In step S612, the information processing device 300 determines a motion path of the robot 2 that can avoid interference based on the evaluation value of interference determined for each path point P _i (i=0, 1,...). Be specific. At this time, in addition to the evaluation value of each P _i , the motion path is determined by considering the evaluation value of the immediately preceding position (e.g., for P _i , evaluation values such as P _i-1 and P _i-2 ). It's okay to be specific. For example, even if it is the posture with the highest evaluation value for P _i , if there is waste in moving from the posture with the highest evaluation value for P _i-1 just before that, select one of the postures that can be taken for P _i . It may be configured to select the posture of the second evaluation value. The determination of waste here may be made based on, for example, the amount of change in each rotation axis, the number of rotation axes that change among a plurality of rotation axes, the continuity of the motion path, etc. Thereby, the information processing device 300 generates an operation path of the robot 2 for moving a work path comprised of a plurality of path points. Then, this processing flow ends.

As mentioned above, according to this embodiment, it becomes possible to generate a motion path with an appropriate posture while preventing collisions during robot work.

<Other embodiments>

In the above embodiment, a form in which a virtual area in the shape of a fan-shaped column is set behind the robot 2, as shown in FIGS. 4A to 4C, has been described. This explains the setting of a different virtual area. In this example, the shape of the virtual area is set to a rectangular parallelepiped, and the form set below the robot 2 is shown.

7A and 7B are conceptual diagrams in which a predetermined virtual area is set for the robot 2 under conditions different from those in the first embodiment. FIG. 7A is a diagram of the robot 2 viewed along the Y-axis direction. Additionally, FIG. 7B is a view of the robot 2 viewed from the back along the X-axis.

First, in an arbitrary posture of the robot 2, the bottom surface of the arm of the robot 2 in the Z-axis direction is set as the arm bottom surface AB. The arm bottom surface AB may be set to a certain range depending on the shape of the robot 2. Then, a virtual area defined by the clearance width FWx, clearance width FWy, and clearance height FH corresponding to each of the X-axis, Y-axis, and Z-axis is arranged so as to contact the arm bottom surface AB. As shown in FIG. 7B, in the Y-axis direction, the center of the virtual area is arranged to coincide with the third axis 208. Here, the clearance width FWx, clearance width FWy, and clearance height FH may be defined in advance depending on the configuration of the robot 2. Although omitted in Figures 7A and 7B, for example, as shown in the first embodiment, the shape of the virtual area, for example, margin, depends on the distance between the third axis 208 and the robot origin RO. It may be configured so that the height FH changes.

By using this virtual area to determine interference as described in the first embodiment, it becomes possible to derive a motion path with sufficient margin that suppresses interference with obstacles even in the area below the robot 2.

In addition, the installation of the virtual area is not limited to one, and may be set, for example, at the back, top, bottom, or side of the robot 2. Additionally, the shape of the virtual area is not limited to one shape, and may be changed depending on the installation location.
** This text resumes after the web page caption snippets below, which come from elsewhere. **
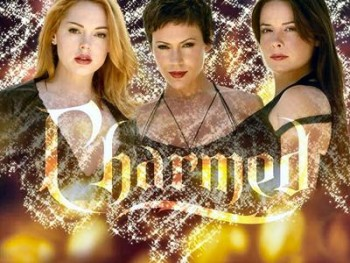 charmed4ever : charmed4ever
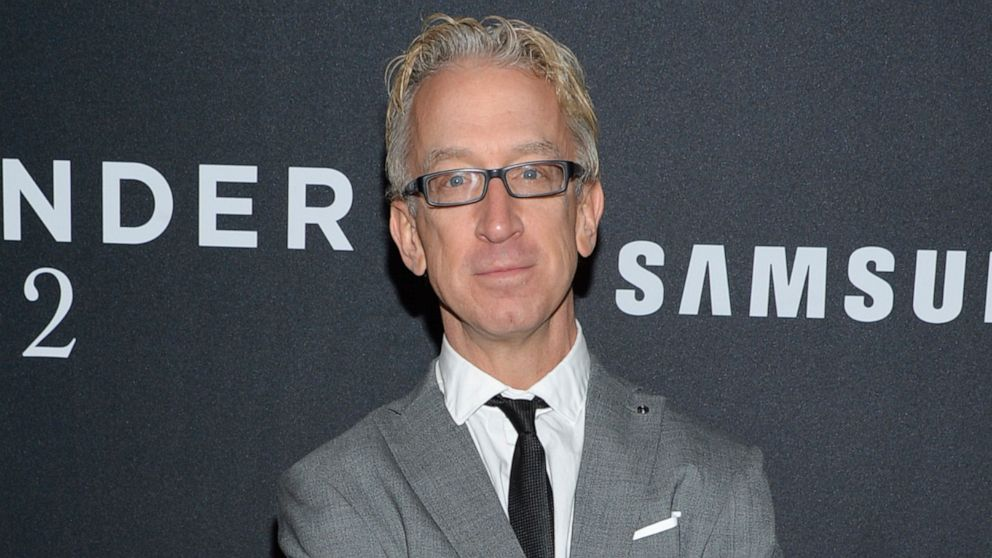 Hollywood Comedian Andy Dick charged with groping driver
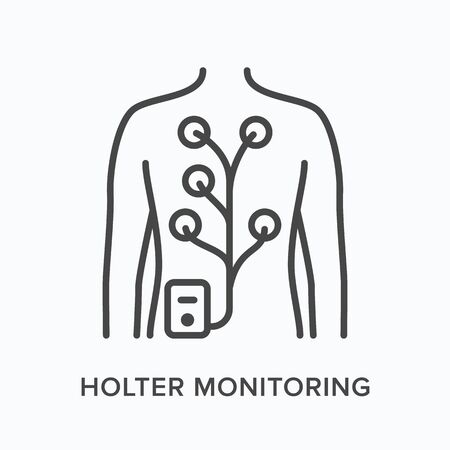 Holter monitor flat line icon. Vector outline illustration of man with electrodes on body. Cardiovascular, cardiology thin linear medical pictogram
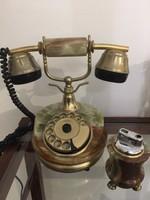 Tárcsás Nosztalgia telefon és öngyújtó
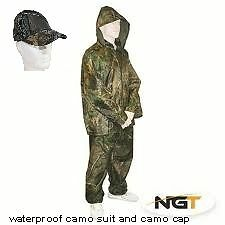 Camo Fishing  Hunting Waterproof Over Suit 2pc Set Trousers Jacket and bag + cap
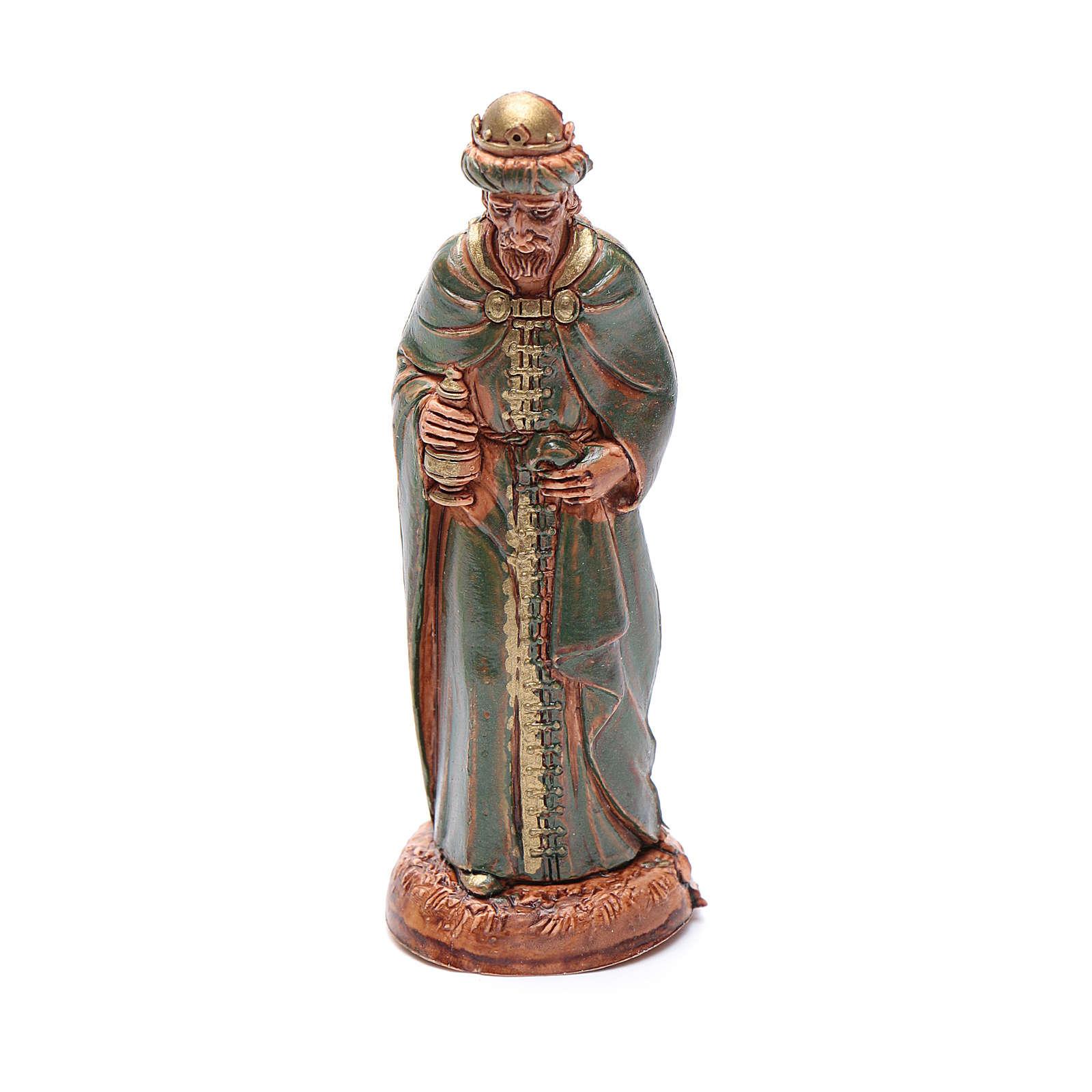 Wise Man 10cm by Moranduzzo, classic style 4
At this time, as explained in the first embodiment, the shape and size of the installed virtual area may be changed depending on the posture of the robot 2.

Additionally, the position, size, etc. for setting the virtual area may be configured so that the user of the robot system 1 can arbitrarily designate it on the information processing device 300. Additionally, the configuration may be such that the settings of the virtual area are adjusted according to the movable range of the slider 3.

In this embodiment, a program or application for realizing the functions of one or more embodiments described above is supplied to a system or device using a network or a storage medium, and one or more processors in a computer of the system or device are used. This can also be realized by reading and executing a program.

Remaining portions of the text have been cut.